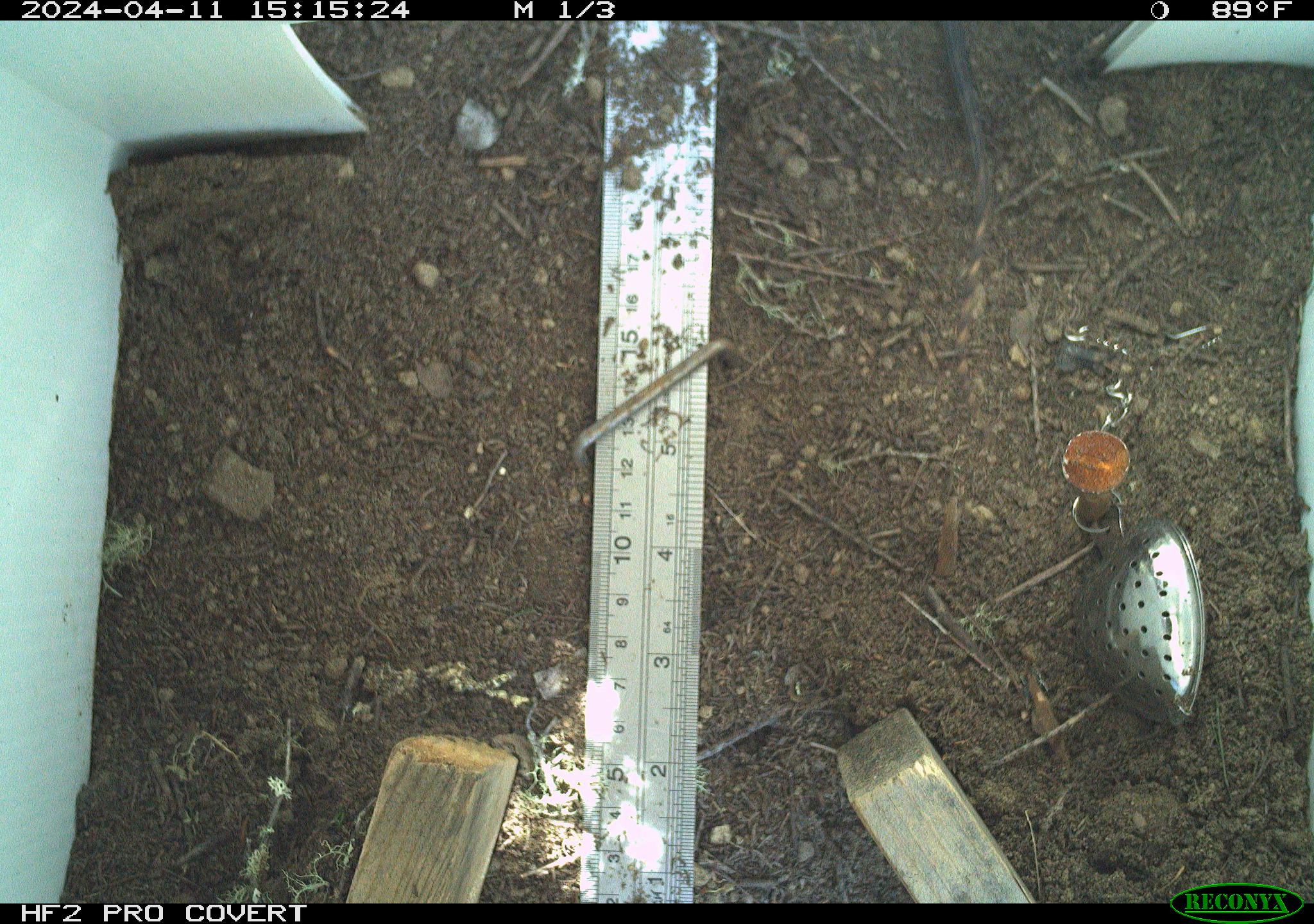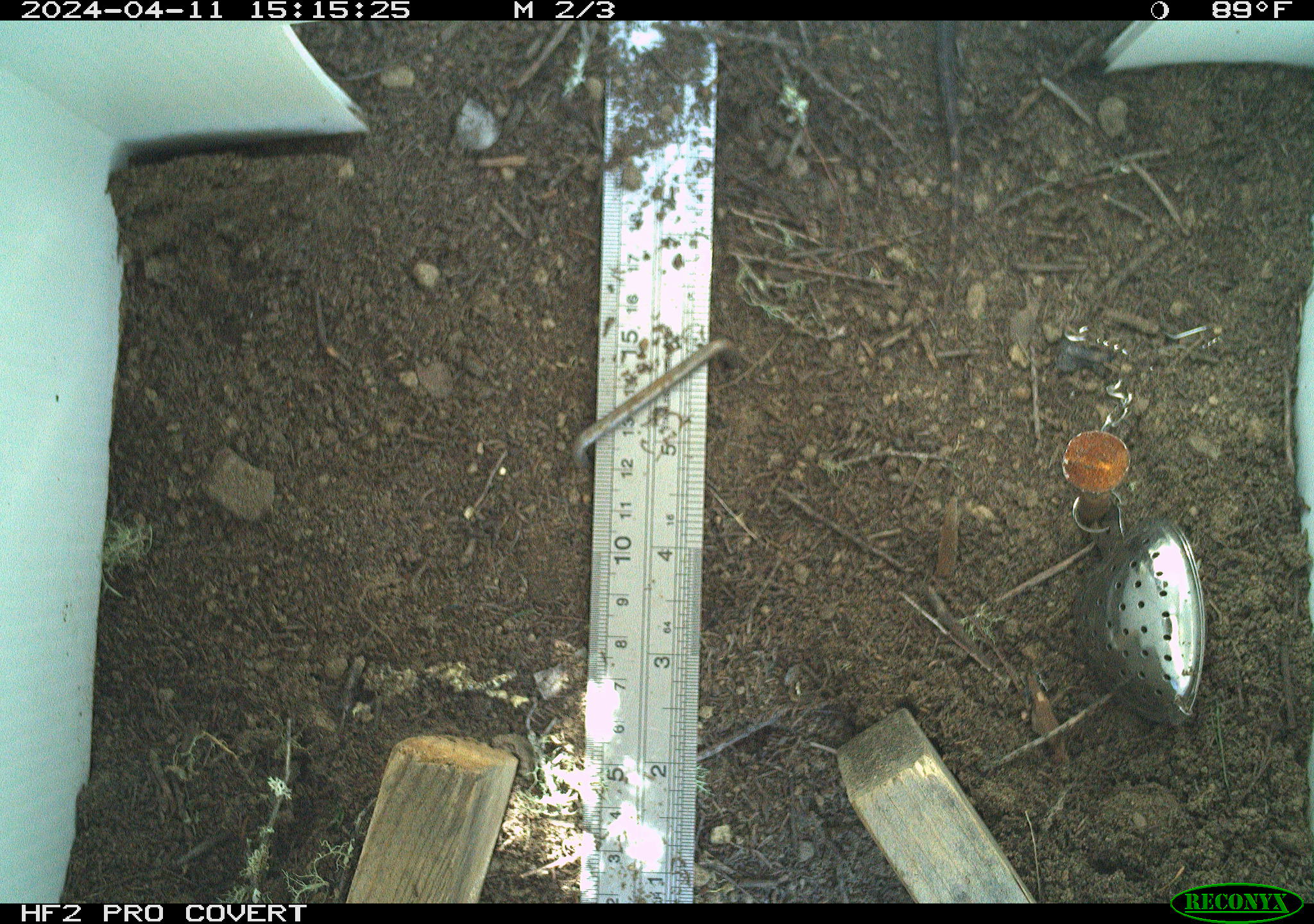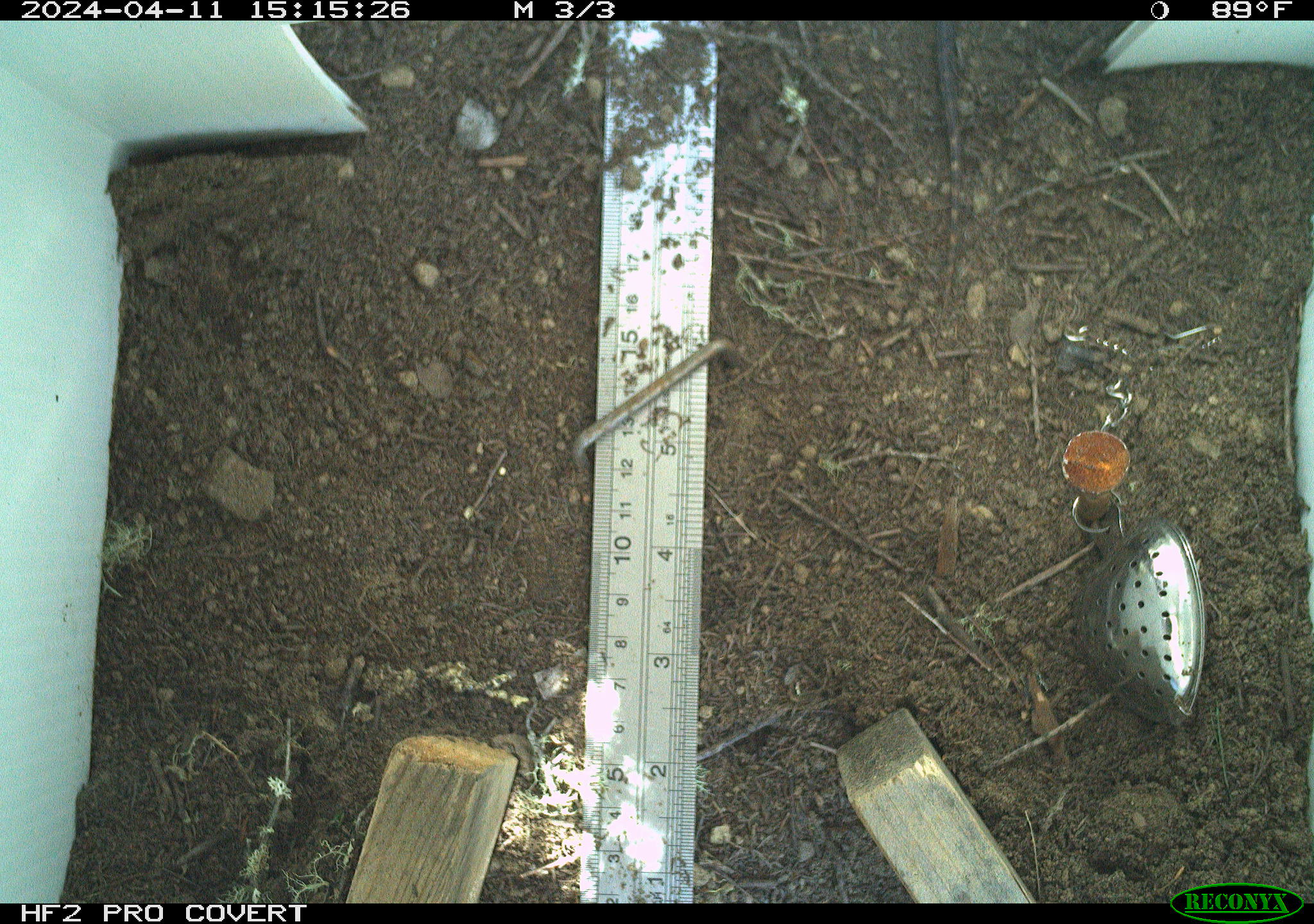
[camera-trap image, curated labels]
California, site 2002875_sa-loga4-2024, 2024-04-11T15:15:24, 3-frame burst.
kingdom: Animalia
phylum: Chordata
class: Reptilia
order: Squamata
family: Phrynosomatidae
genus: Sceloporus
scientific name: Sceloporus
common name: spiny lizards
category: sceloporus species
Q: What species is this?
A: Sceloporus species (spiny lizards) (Sceloporus).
:::::
DIRECTIONS FOR THIS TASK:
Reproduce every record in full. Leave out the images.

FINISHED TASK:
[camera-trap image, curated labels]
California, site 2002875_sa-loga4-2024, 2024-04-11T15:15:24, 3-frame burst.
kingdom: Animalia
phylum: Chordata
class: Reptilia
order: Squamata
family: Phrynosomatidae
genus: Sceloporus
scientific name: Sceloporus
common name: spiny lizards
category: sceloporus species
Q: What species is this?
A: Sceloporus species (spiny lizards) (Sceloporus).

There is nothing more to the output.